══ Records to use
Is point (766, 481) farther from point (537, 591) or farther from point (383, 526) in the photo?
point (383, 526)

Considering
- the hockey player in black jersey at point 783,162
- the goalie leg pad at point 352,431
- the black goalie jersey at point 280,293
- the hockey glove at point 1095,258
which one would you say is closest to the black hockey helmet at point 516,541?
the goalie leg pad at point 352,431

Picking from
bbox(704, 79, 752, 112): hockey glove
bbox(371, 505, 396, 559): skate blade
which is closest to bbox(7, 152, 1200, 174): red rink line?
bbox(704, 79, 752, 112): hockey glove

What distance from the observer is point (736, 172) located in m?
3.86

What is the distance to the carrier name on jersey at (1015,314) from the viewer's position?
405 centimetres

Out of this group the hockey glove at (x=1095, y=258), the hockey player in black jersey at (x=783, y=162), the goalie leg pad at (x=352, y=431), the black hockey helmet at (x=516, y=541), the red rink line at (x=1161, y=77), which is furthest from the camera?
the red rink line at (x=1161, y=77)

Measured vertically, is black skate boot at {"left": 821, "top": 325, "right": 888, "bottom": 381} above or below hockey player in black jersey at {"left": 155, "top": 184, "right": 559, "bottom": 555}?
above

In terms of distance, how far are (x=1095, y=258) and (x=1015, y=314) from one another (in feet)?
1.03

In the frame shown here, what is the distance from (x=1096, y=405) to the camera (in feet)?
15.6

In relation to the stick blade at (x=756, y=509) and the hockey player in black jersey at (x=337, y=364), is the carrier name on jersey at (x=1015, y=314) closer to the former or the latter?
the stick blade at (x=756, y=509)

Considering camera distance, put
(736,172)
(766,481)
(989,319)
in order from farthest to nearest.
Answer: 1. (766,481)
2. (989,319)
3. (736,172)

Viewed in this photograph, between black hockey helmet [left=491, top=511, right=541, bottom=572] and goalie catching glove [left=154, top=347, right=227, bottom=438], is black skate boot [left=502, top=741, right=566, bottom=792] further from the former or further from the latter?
════
▶ _What you need to do_
Switch every instance of "black skate boot" in the data above to "black ice skate" and reproduce all the lines with nothing else changed.

▶ _Task output_
Is point (766, 481) farther from point (537, 591) or farther from point (383, 526) in the photo?
point (383, 526)

Considering
- the hockey player in black jersey at point 783,162
- the goalie leg pad at point 352,431
- the black goalie jersey at point 280,293
- the hockey glove at point 1095,258
which one would you say is closest to the black hockey helmet at point 516,541?
the goalie leg pad at point 352,431

Picking from
bbox(704, 79, 752, 112): hockey glove
bbox(371, 505, 396, 559): skate blade
which is closest to bbox(7, 152, 1200, 174): red rink line?
bbox(704, 79, 752, 112): hockey glove

What distance from the observer is point (736, 172) located in m?
3.86

What is the distance to the carrier name on jersey at (1015,314) from the viewer's position?
405 centimetres

Out of this group the hockey glove at (x=1095, y=258), the hockey player in black jersey at (x=783, y=162), the goalie leg pad at (x=352, y=431), the black hockey helmet at (x=516, y=541), the red rink line at (x=1161, y=77), which is furthest from the camera?
the red rink line at (x=1161, y=77)

Measured vertically, is black ice skate at {"left": 821, "top": 325, "right": 888, "bottom": 381} above or below hockey player in black jersey at {"left": 155, "top": 184, "right": 559, "bottom": 555}?
above

In terms of distance, how far are (x=1095, y=258) and (x=1015, y=314) from one another (in feet)?
1.03

In the frame shown here, what is the distance from (x=1096, y=405) to the camera (in feet)?
15.6

In relation to the stick blade at (x=756, y=509) and the hockey player in black jersey at (x=337, y=364), is the carrier name on jersey at (x=1015, y=314) closer to the former or the latter?
the stick blade at (x=756, y=509)

Considering camera distance, put
(736,172)
(766,481)
(989,319)
in order from farthest to nearest.
Answer: 1. (766,481)
2. (989,319)
3. (736,172)

Viewed in this photograph, between black hockey helmet [left=491, top=511, right=541, bottom=572] and goalie catching glove [left=154, top=347, right=227, bottom=438], is black ice skate [left=502, top=741, right=566, bottom=792] further from the former or further from the latter?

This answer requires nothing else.